-------- Data for the task --------

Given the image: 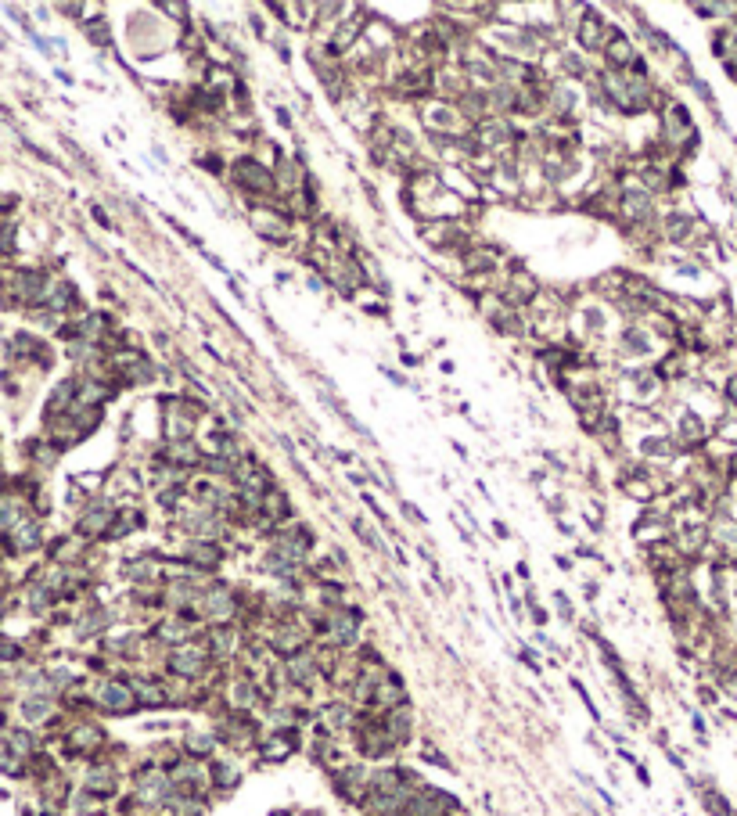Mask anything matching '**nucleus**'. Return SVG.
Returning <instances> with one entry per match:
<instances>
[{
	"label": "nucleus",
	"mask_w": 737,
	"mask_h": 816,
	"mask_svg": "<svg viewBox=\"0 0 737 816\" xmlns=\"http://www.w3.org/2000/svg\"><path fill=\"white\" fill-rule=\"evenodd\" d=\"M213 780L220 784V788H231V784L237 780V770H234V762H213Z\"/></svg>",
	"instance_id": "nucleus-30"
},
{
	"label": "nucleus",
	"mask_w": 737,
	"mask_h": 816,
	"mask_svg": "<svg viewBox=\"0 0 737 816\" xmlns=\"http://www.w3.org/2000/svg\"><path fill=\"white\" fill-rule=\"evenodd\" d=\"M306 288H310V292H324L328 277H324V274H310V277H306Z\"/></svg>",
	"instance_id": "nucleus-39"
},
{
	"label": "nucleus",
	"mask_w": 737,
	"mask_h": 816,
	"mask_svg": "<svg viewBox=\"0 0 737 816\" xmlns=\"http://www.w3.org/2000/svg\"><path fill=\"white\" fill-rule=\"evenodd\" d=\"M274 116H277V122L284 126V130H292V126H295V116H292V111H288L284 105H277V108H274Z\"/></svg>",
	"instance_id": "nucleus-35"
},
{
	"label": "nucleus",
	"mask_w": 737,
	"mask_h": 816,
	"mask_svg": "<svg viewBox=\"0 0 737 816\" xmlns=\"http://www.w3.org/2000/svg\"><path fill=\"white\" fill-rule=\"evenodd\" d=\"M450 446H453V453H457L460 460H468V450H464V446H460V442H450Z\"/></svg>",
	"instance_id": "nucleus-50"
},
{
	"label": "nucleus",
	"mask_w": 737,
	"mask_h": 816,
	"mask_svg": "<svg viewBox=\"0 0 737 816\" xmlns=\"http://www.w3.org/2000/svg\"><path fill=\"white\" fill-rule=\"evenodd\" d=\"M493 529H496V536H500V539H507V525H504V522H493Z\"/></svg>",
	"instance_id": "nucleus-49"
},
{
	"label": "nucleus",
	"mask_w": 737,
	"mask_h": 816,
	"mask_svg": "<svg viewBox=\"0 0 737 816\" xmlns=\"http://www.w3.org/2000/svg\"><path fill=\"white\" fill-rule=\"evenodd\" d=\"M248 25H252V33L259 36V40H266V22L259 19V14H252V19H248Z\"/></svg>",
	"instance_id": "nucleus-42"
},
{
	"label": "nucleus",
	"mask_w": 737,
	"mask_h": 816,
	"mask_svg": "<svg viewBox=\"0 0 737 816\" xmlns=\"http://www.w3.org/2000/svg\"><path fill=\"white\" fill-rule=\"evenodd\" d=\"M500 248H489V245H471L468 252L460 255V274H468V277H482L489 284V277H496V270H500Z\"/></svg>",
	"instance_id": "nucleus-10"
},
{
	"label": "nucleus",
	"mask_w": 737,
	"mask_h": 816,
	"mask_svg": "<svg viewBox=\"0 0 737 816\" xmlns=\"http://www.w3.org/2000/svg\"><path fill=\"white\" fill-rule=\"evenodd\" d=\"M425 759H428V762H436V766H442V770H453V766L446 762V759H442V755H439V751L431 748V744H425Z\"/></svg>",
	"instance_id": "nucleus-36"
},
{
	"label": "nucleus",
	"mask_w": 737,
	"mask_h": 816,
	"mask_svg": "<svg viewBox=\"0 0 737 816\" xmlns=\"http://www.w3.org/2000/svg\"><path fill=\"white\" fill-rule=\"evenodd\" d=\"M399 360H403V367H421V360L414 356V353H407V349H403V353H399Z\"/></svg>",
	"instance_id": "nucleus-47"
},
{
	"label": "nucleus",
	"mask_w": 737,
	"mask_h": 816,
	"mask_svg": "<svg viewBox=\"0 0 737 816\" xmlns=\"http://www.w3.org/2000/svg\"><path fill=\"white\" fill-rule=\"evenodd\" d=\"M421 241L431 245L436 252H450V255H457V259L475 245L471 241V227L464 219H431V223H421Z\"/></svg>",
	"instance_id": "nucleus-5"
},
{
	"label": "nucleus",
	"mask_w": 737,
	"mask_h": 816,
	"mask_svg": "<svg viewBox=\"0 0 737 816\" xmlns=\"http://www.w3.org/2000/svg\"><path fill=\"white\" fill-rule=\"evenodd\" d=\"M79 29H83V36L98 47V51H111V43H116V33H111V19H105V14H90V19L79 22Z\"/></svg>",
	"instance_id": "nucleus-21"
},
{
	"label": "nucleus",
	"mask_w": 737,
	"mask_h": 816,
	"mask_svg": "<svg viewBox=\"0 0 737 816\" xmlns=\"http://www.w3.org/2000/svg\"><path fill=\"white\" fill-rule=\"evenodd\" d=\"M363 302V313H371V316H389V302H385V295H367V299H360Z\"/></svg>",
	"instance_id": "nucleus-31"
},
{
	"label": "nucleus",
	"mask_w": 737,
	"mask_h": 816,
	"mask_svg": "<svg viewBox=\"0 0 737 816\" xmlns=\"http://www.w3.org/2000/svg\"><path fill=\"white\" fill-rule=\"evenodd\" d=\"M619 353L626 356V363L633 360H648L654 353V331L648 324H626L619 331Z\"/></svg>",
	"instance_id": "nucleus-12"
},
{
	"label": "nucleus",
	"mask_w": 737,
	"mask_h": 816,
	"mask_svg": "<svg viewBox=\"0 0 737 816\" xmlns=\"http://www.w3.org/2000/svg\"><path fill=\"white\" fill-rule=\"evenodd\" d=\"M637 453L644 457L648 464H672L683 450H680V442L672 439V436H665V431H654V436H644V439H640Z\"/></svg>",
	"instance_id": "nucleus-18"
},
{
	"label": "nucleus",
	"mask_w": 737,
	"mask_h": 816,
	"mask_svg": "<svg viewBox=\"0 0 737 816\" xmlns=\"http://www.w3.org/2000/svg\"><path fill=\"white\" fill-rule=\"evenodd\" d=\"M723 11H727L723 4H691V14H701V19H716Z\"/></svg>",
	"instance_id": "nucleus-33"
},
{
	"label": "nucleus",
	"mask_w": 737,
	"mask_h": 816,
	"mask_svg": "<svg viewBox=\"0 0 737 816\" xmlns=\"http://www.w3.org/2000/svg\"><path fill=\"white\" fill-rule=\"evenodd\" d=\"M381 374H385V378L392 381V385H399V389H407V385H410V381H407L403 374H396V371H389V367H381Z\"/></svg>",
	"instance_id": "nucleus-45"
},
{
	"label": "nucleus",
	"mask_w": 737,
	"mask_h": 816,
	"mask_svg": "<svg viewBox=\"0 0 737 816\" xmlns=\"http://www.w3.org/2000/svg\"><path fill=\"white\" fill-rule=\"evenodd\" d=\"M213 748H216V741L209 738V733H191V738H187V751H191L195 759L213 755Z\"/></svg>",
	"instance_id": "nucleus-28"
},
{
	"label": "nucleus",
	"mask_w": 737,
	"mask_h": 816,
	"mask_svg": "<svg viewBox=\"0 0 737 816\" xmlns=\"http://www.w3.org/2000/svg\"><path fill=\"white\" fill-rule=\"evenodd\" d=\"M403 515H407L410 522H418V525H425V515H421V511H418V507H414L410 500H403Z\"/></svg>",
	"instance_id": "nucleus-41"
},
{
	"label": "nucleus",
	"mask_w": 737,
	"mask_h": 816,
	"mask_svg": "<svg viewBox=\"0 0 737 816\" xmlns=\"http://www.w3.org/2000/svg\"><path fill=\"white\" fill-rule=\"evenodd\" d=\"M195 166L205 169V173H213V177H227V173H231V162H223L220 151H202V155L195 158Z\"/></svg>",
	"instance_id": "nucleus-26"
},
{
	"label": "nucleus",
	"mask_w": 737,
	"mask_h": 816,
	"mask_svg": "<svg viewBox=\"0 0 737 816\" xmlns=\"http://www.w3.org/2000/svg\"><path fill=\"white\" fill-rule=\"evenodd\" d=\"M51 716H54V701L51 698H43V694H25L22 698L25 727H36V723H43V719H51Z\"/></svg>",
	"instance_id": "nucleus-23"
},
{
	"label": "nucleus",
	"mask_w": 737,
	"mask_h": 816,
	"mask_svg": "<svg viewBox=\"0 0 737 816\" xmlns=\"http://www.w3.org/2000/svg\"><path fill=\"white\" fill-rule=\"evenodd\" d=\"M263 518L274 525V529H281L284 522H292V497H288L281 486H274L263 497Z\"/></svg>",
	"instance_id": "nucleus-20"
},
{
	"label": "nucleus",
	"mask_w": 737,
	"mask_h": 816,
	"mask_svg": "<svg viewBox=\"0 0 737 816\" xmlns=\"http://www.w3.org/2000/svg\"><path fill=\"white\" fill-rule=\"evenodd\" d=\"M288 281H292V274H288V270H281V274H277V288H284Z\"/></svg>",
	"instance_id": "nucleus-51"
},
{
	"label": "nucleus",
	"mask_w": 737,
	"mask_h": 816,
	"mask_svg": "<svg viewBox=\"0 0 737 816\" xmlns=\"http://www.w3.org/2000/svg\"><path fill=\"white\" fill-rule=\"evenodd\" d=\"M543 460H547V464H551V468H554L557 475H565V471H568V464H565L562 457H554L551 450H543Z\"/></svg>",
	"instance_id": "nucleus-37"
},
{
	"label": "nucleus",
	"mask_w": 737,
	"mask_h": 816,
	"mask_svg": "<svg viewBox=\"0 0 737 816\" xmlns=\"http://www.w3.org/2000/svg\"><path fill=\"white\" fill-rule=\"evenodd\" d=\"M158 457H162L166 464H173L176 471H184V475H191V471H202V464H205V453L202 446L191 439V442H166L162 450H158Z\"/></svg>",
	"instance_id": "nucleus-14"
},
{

--------

## Task statement
List every line of the material above that contains the string "instances".

## Answer
Returning <instances> with one entry per match:
<instances>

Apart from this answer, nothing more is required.